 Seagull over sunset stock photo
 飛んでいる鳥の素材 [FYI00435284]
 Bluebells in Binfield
——————
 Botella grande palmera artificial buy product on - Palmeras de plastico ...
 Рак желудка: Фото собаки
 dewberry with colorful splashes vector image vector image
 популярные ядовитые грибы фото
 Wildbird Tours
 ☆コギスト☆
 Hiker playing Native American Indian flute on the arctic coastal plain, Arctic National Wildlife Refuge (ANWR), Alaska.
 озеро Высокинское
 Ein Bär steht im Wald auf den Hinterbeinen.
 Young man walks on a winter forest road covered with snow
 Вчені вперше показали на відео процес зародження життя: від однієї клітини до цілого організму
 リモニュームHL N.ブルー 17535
——————
Retype the portion of the data above that starts on the line with "Seagull over sunset stock photo" and finishes on the line with "Bluebells in Binfield", including both of those lines.

## Result
 Seagull over sunset stock photo
 飛んでいる鳥の素材 [FYI00435284]
 Bluebells in Binfield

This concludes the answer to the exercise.